**Action item:** Word for word, transcribe the data below.

**Supplied records:**
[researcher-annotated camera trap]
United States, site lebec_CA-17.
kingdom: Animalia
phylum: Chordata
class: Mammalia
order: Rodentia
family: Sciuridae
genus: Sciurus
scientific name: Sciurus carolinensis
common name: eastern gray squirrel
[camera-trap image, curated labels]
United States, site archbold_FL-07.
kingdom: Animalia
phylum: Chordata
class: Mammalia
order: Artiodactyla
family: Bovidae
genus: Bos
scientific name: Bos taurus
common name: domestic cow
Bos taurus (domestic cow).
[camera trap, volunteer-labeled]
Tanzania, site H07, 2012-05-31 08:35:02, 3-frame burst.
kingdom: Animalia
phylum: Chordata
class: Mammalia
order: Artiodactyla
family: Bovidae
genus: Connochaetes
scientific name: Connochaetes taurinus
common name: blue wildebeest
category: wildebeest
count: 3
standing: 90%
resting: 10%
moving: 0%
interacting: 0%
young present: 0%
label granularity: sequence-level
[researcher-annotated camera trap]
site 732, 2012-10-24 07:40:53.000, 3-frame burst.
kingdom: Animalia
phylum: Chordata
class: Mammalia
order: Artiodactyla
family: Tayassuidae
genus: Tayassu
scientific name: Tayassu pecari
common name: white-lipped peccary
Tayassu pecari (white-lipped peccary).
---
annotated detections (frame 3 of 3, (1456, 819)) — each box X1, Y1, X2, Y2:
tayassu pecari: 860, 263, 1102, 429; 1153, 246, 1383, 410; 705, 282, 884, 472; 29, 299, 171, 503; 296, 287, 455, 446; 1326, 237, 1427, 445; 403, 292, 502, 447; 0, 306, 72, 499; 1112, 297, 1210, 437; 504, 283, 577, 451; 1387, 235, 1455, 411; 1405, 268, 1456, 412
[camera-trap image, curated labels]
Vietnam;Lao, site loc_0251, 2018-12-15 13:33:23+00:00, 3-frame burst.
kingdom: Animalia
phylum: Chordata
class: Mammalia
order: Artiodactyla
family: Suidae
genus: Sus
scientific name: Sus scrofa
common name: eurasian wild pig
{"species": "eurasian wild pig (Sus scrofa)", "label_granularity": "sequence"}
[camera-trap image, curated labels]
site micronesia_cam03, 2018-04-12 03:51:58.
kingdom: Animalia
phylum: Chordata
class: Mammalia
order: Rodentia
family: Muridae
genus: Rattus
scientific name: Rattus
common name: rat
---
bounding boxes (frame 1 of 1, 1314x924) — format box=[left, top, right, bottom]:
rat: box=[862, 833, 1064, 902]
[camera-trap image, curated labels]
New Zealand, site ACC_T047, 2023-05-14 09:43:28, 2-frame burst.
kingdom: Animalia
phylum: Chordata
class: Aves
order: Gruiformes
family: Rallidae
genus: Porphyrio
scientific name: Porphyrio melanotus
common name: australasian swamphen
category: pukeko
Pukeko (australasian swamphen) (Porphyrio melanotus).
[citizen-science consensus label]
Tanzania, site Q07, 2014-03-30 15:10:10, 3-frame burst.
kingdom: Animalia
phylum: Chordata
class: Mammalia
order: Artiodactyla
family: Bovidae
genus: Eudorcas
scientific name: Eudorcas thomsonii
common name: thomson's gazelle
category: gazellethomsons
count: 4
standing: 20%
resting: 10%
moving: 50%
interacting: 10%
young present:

**Exercise answer:**
[researcher-annotated camera trap]
United States, site lebec_CA-17.
kingdom: Animalia
phylum: Chordata
class: Mammalia
order: Rodentia
family: Sciuridae
genus: Sciurus
scientific name: Sciurus carolinensis
common name: eastern gray squirrel
[camera-trap image, curated labels]
United States, site archbold_FL-07.
kingdom: Animalia
phylum: Chordata
class: Mammalia
order: Artiodactyla
family: Bovidae
genus: Bos
scientific name: Bos taurus
common name: domestic cow
Bos taurus (domestic cow).
[camera trap, volunteer-labeled]
Tanzania, site H07, 2012-05-31 08:35:02, 3-frame burst.
kingdom: Animalia
phylum: Chordata
class: Mammalia
order: Artiodactyla
family: Bovidae
genus: Connochaetes
scientific name: Connochaetes taurinus
common name: blue wildebeest
category: wildebeest
count: 3
standing: 90%
resting: 10%
moving: 0%
interacting: 0%
young present: 0%
label granularity: sequence-level
[researcher-annotated camera trap]
site 732, 2012-10-24 07:40:53.000, 3-frame burst.
kingdom: Animalia
phylum: Chordata
class: Mammalia
order: Artiodactyla
family: Tayassuidae
genus: Tayassu
scientific name: Tayassu pecari
common name: white-lipped peccary
Tayassu pecari (white-lipped peccary).
---
annotated detections (frame 3 of 3, (1456, 819)) — each box X1, Y1, X2, Y2:
tayassu pecari: 860, 263, 1102, 429; 1153, 246, 1383, 410; 705, 282, 884, 472; 29, 299, 171, 503; 296, 287, 455, 446; 1326, 237, 1427, 445; 403, 292, 502, 447; 0, 306, 72, 499; 1112, 297, 1210, 437; 504, 283, 577, 451; 1387, 235, 1455, 411; 1405, 268, 1456, 412
[camera-trap image, curated labels]
Vietnam;Lao, site loc_0251, 2018-12-15 13:33:23+00:00, 3-frame burst.
kingdom: Animalia
phylum: Chordata
class: Mammalia
order: Artiodactyla
family: Suidae
genus: Sus
scientific name: Sus scrofa
common name: eurasian wild pig
{"species": "eurasian wild pig (Sus scrofa)", "label_granularity": "sequence"}
[camera-trap image, curated labels]
site micronesia_cam03, 2018-04-12 03:51:58.
kingdom: Animalia
phylum: Chordata
class: Mammalia
order: Rodentia
family: Muridae
genus: Rattus
scientific name: Rattus
common name: rat
---
bounding boxes (frame 1 of 1, 1314x924) — format box=[left, top, right, bottom]:
rat: box=[862, 833, 1064, 902]
[camera-trap image, curated labels]
New Zealand, site ACC_T047, 2023-05-14 09:43:28, 2-frame burst.
kingdom: Animalia
phylum: Chordata
class: Aves
order: Gruiformes
family: Rallidae
genus: Porphyrio
scientific name: Porphyrio melanotus
common name: australasian swamphen
category: pukeko
Pukeko (australasian swamphen) (Porphyrio melanotus).
[citizen-science consensus label]
Tanzania, site Q07, 2014-03-30 15:10:10, 3-frame burst.
kingdom: Animalia
phylum: Chordata
class: Mammalia
order: Artiodactyla
family: Bovidae
genus: Eudorcas
scientific name: Eudorcas thomsonii
common name: thomson's gazelle
category: gazellethomsons
count: 4
standing: 20%
resting: 10%
moving: 50%
interacting: 10%
young present:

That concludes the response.